* [EXERCISE DIRECTIONS]: Quote the lines of the listing starting with the line that contains "From the photographic" and going on through the line that contains "Based on the", including both of those lines.

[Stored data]

※ ※ ※

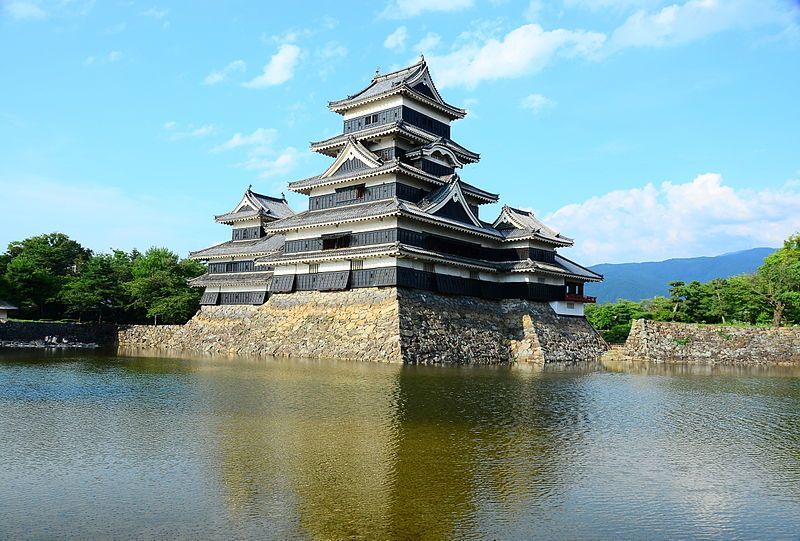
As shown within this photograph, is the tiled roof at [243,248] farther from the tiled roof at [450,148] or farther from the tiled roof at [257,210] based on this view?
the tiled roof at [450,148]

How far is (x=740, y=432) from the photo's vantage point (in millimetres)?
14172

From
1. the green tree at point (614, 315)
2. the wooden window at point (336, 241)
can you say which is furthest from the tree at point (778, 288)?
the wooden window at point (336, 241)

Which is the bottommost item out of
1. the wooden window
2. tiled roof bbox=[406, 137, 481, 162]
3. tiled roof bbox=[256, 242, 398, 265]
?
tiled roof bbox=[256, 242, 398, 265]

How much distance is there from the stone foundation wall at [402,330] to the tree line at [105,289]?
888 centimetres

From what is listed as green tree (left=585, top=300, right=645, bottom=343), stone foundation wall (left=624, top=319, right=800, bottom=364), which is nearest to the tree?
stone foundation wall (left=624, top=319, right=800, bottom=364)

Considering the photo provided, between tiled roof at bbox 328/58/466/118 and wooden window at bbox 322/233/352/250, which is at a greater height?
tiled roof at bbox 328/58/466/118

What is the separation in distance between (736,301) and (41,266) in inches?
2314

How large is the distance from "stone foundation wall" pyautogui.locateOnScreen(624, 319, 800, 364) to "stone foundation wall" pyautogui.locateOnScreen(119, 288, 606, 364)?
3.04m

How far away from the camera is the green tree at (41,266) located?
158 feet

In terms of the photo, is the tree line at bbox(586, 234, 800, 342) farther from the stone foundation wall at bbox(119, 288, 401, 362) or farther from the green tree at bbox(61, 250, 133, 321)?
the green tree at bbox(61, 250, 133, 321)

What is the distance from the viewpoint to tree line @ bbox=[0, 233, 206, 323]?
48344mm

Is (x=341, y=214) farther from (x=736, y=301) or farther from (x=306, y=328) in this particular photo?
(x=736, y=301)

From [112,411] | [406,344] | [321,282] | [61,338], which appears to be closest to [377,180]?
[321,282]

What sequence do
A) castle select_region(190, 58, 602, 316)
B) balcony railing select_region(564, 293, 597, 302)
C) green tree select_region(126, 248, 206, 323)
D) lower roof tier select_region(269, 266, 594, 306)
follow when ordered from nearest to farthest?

※ ※ ※

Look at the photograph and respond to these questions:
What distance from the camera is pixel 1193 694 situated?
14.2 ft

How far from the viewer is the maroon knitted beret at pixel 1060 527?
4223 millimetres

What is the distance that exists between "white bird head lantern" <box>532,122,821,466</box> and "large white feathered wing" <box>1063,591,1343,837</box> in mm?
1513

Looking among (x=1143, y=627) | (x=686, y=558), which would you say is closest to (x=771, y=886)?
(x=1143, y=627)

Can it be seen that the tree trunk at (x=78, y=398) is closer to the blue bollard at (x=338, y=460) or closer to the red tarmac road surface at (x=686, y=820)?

※ ※ ※

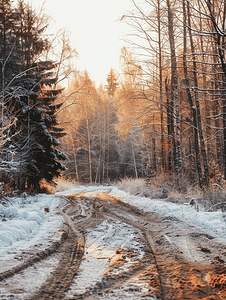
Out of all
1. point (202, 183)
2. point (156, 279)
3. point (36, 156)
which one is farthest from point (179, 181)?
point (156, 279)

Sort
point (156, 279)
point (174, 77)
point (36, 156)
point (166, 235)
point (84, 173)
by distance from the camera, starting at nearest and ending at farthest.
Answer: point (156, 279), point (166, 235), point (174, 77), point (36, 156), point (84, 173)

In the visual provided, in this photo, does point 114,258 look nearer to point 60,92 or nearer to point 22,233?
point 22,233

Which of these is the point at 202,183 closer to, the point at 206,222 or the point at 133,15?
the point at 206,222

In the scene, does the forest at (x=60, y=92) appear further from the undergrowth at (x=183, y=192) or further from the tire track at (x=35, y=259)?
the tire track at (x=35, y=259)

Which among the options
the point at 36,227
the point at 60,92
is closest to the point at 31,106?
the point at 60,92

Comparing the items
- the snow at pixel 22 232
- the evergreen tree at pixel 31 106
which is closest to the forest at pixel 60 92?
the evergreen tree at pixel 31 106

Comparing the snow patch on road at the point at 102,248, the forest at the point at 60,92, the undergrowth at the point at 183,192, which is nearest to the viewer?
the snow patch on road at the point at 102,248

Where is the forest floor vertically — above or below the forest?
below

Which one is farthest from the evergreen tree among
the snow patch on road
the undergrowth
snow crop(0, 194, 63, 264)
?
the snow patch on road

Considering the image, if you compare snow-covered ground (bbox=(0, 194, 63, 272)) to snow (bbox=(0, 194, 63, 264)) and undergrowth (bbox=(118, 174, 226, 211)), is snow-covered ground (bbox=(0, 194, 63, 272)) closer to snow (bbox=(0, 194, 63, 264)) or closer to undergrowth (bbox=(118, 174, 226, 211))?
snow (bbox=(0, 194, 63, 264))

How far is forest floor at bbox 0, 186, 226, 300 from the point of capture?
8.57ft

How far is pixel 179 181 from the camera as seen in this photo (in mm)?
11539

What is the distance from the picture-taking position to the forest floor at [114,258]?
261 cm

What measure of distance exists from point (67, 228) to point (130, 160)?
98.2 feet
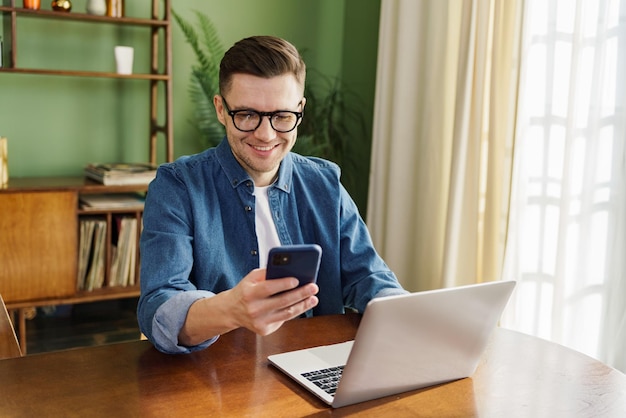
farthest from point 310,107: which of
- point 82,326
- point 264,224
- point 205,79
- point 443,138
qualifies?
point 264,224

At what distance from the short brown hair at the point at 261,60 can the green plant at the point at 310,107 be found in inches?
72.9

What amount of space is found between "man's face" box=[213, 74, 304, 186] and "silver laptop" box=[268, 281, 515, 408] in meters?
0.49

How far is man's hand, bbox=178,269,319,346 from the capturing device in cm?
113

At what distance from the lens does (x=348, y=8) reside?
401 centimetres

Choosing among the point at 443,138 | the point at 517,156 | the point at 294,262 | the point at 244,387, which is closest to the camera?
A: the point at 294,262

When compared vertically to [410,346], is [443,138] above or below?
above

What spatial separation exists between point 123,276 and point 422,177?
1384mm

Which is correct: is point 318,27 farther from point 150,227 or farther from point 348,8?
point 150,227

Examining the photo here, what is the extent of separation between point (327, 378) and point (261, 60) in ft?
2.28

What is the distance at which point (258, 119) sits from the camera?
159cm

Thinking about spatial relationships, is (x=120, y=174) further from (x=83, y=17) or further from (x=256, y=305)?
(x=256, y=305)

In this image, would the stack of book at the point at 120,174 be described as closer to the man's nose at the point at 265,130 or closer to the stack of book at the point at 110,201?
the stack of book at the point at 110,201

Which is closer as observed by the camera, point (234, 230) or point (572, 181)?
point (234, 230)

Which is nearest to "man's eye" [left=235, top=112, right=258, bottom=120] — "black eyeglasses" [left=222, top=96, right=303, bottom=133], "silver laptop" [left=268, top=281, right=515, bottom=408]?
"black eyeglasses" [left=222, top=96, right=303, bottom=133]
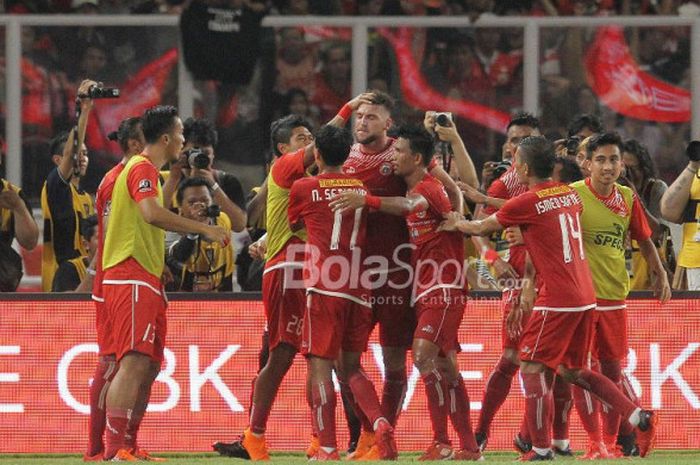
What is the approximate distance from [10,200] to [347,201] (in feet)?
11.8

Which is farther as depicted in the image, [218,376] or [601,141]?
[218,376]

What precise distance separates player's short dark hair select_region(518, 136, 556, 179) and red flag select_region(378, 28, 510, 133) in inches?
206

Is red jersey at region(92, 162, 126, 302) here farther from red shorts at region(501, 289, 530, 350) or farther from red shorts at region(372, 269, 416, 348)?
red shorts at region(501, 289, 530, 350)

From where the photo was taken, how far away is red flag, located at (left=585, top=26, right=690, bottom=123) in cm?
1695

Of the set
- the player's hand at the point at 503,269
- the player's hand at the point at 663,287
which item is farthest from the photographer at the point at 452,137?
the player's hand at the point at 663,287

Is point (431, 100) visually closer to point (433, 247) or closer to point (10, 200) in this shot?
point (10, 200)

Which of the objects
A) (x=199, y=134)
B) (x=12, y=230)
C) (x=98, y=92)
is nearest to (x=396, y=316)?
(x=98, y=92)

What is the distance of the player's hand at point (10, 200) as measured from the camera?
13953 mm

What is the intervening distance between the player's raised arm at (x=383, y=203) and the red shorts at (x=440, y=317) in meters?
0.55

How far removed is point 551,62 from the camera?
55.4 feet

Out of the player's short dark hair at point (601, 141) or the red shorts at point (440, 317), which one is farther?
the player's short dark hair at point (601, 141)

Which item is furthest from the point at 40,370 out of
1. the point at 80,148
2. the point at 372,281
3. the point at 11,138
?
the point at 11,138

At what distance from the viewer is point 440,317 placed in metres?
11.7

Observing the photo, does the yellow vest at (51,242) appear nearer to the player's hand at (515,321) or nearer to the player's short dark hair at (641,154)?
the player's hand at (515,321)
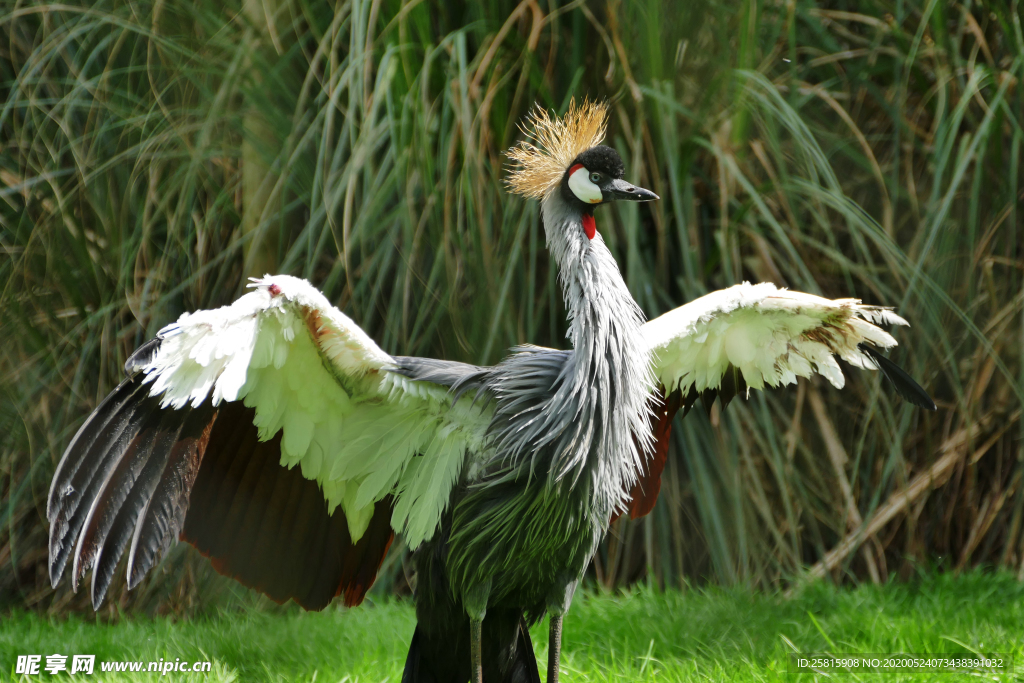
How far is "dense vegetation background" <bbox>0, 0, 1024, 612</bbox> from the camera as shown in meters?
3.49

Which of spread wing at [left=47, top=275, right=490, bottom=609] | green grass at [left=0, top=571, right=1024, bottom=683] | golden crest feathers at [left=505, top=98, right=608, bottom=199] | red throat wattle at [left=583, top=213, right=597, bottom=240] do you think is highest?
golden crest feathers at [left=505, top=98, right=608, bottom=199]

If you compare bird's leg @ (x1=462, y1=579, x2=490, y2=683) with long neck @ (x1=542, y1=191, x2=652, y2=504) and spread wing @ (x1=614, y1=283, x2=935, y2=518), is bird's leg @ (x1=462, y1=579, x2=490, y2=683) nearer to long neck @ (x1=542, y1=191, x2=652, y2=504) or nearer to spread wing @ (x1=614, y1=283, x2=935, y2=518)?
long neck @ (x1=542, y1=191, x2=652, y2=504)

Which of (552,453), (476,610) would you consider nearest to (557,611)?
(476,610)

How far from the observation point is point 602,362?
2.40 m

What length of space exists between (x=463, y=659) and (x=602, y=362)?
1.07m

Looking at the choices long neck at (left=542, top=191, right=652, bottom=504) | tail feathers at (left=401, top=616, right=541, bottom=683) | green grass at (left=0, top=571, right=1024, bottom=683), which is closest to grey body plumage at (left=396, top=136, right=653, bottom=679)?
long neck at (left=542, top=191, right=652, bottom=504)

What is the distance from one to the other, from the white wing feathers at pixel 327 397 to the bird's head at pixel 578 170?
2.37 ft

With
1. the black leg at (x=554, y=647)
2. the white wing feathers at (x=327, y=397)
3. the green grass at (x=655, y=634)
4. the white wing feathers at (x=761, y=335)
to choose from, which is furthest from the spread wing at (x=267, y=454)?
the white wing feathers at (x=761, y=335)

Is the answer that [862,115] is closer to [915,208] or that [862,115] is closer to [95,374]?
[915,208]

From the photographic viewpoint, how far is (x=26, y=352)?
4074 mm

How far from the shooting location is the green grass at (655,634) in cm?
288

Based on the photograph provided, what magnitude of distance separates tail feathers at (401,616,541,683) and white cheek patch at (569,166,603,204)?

※ ※ ※

* [OUTPUT BELOW]:
From the photographic viewpoint, how far is (x=26, y=352)?
4074 mm

How far from the shooting location is the green grass at (655,634) in cm?
288

Based on the photograph provided, what magnitude of distance separates tail feathers at (401,616,541,683) and white cheek patch at (569,166,603,204)?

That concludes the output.